Ngabalin Dulu Timses Prabowo, Moeldoko: Tak Ada Lawan di Politik

Metrobatam, Jakarta – Jajaran Kantor Staf Presiden (KSP) kini diperkuat oleh politikus Golkar Ali Mochtar Ngabalin. Padahal Ngabalin pada tahun 2014 adalah tim sukses pasangan Prabowo Subianto-Hatta Rajasa, rival Jokowi-Jusuf Kalla.

“Bagi pemerintah, tidak ada yang namanya lawan politik. Semua adalah partner demokrasi,” ujar Kepala Staf Kepresidenan Moeldoko dalam keterangan tertulis yang diterima detikcom, Rabu (23/5).

Moeldoko menilai Ngabalin sebagai sosok profesional dan banyak jaringan yang bisa memperkuat pemerintahan. Ngabalin akan bertugas untuk mengomunikasikan program pemerintah yang sudah terlaksana.

“Sudah begitu banyak program dan kebijakan yang dibuat Pemerintah, dan memerlukan komunikasi kepada publik yang lebih luas,” ungkap Moeldoko.

Bacaan Lainnya

Ngabalin masuk Golkar sejak tahun 2010 setelah sebelumnya menjadi tokoh elite Partai Bulan Bintang (PBB). Pada Pilpres 2014, Ngabalin jadi tim sukses pasangan Prabowo Subianto-Hatta Rajasa yang merupakan rival Jokowi-JK. Ngabalin cukup vokal ketika menjadi tim sukses Prabowo-Hatta kala itu.

Pilpres 2014 dimenangkan oleh Jokowi-JK yang kini menjabat sebagai presiden-wakil presiden. Setelah Golkar merapat ke pemerintah, kini giliran Ngabalin yang turut memperkuat pemerintahan Jokowi-JK.

Ngabalin Sudah Insyaf

Politikus Golkar yang dulu berseberangan dengan Presiden Joko Widodo, Ali Mochtar Ngabalin, kini masuk lingkaran Istana dengan menjadi tenaga ahli utama Kantor Staf Kepresidenan (KSP). PDIP menyebut Ngabalin kini sudah insyaf.

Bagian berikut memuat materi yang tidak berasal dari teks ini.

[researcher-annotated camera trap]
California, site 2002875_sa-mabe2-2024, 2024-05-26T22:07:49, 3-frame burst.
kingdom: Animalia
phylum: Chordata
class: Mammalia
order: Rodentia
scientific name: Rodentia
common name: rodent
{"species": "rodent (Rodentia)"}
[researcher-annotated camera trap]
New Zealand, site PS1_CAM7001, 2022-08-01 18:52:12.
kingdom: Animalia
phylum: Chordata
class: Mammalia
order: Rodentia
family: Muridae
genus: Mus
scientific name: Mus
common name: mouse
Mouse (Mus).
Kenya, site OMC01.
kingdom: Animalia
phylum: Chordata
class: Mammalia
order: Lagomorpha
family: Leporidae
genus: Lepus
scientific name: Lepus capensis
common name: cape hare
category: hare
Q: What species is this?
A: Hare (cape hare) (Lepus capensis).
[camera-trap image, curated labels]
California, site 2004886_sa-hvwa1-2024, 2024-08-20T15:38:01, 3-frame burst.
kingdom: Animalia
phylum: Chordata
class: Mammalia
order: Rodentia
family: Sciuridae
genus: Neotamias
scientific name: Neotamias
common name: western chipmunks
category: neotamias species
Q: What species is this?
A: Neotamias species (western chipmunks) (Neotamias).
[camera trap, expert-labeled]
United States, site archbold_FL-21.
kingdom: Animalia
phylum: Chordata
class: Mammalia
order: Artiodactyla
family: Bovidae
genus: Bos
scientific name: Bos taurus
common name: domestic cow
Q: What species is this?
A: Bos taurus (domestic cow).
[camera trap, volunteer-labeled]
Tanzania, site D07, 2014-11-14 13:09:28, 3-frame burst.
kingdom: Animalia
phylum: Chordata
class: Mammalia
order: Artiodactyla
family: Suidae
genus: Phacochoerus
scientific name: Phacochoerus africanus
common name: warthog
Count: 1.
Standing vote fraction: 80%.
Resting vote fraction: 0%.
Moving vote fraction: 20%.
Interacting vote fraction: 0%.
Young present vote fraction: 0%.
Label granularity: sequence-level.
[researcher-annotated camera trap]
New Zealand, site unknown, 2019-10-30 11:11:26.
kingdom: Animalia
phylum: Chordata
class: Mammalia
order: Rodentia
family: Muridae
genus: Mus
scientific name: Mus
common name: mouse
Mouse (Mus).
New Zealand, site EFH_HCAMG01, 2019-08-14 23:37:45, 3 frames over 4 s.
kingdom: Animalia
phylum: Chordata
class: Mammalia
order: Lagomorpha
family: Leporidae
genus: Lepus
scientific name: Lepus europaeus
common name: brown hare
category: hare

“Tampaknya Pak Ngabalin insyaf bahwa semua kata-kata keras dan menghina kepada Pak Jokowi adalah hanyalah berdasar info yang keliru sehingga beliau emosional menuduh yang sebaliknya,” ujar Sekretaris Badan Pendidikan dan Pelatihan DPP PDIP Eva Kusuma Sundari kepada wartawan, Rabu (23/5).

Selain itu, Eva memandang Ngabalin kini telah mengakui keberhasilan pemerintahan Jokowi. Bersedia menjadi seorang TA di KSP disebut Eva merupakan pengakuan Ngabalin.

“Bersedia Menjadi TA di KSP merupakan pengakuan Pak Ngabalin bahwa Presiden adalah orang baik, pintar, independen, kapable, dan relijius,”

Menurut Eva, masuknya Ngabalin ke Istana akan jadi tambahan kekuatan tersendiri bagi pemerintah. Eva menyarankan Jokowi menambah stafsus dari partai-partai yang telah mendeklarasikan Jokowi capres 2019.

“Ini akan menjadi tambahan tenaga karena saya yakin Pak Ngabalin mewakili Partai Golkar. Jadi ada baiknya Presiden menambah perwakilan partai di stafsus maupun KSP, misal dari PDIP dan Nasdem dll yang sudah declare mencapreskan Jokowi. Ini penting krn KSP butuh juga pengetahuan, pengalaman, perspektif politik baik Senayan maupun lapangan yang tidak bisa di-supply oleh profesional maupun aktivis LSM,” katanya.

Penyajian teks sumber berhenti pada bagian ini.